[Preoperative localization of enlarged parathyroid glands by 99mTc-MIBI scintigraphy]

N Fujimoto, K Itoh, H Kishikawa, A Tohda, N Takaha, Y Kobayashi, S Nakamori, S Sagawa, T Sonoda
Nihon Hinyōkika Gakkai Zasshi. the Japanese Journal of Urology 1997, 88 (9): 795-800

BACKGROUND: Recent studies have shown that 99mTc-methoxy-isobutyl-isonitrile (99mTc-MIBI), a new agent for myocardial perfusion imaging, can be successfully applied to parathyroid imaging. We evaluated the efficacy of 99mTc-MIBI scintigraphy for preoperative localization of enlarged parathyroid glands in patients with hyperparathyroidism.

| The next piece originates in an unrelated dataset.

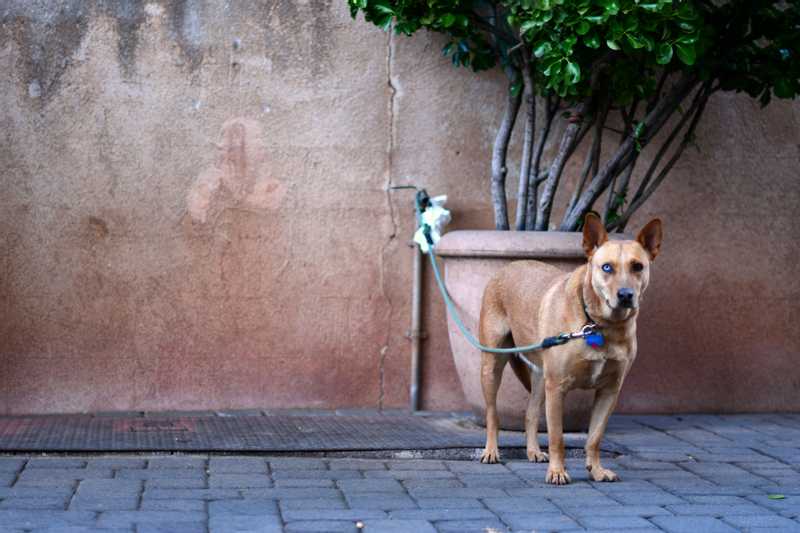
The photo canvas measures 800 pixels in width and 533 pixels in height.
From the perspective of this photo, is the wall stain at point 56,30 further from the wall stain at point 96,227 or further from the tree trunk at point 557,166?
the tree trunk at point 557,166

PATIENTS AND METHODS: From June 1994 to September 1996, 24 patients with biochemical confirmation of hyperparathyroidism were studied with 99mTc-MIBI scintigraphy prior to operation. Eleven patients had primary hyperparathyroidism (PHPT) and 13 had secondary hyperparathyroidism (SHPT) associated with chronic renal failure, including one patient with recurrent disease after subtotal parathyroidectomy. A positive 99mTc-MIBI scan for an enlarged gland was defined as an area of persistent focal uptake on the delayed image acquired at 150 min after intravenous injection of 600 MBq of 99mTc-MIBI.

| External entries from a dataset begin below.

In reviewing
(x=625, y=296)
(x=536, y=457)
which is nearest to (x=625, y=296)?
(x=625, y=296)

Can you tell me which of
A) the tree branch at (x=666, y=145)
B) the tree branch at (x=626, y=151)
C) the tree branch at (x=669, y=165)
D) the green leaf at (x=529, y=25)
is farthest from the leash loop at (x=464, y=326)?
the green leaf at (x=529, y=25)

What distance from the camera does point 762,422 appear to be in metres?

RESULTS: Of 11 patients with PHPT, 10, were found to have solitary parathyroid adenomas at surgery and one patient had primary hyperplasia. 99mTc-MIBI scintigraphy accurately detected 9 of 10 adenomas and 2 of 3 hyperplastic glands with no false positive results. Both of the two glands that were not detected by 99mTc-MIBI weighed 200 mg. The mean weight of the 11 glands that were visualized was 1264 mg (range 300 approximately 4300 mg). The sensitivity and predictive value positive for PHPT were 84.6% and 100%, respectively. In 13 patients with SHPT, all of 49 parathyroid glands were identified during surgery, with 43 hyperplastic glands and 6 normal-size glands. Of 43 hyperplastic glands, 28 were detected by 99mTc-MIBI and there was significant difference between the mean weight of these 28 glands (999 mg, range 290 approximately 2630 mg) and that of the 15 nonimaged hyperplastic glands (283 mg, range 90 approximately 540 mg). None of the six normal glands were imaged with 99mTc-MIBI. One patient had a false positive scan caused by a thyroid nodule. The sensitivity and predictive value positive for SHPT were 65.1% and 96.6%, respectively.

CONCLUSION: 99mTc-MIBI scintigraphy is an excellent imaging method for localization of enlarged parathyroid glands in patients with hyperparathyroidism, especially with PHPT. However, it has the difficulty to demonstrate enlarged glands smaller than 300 mg in weight.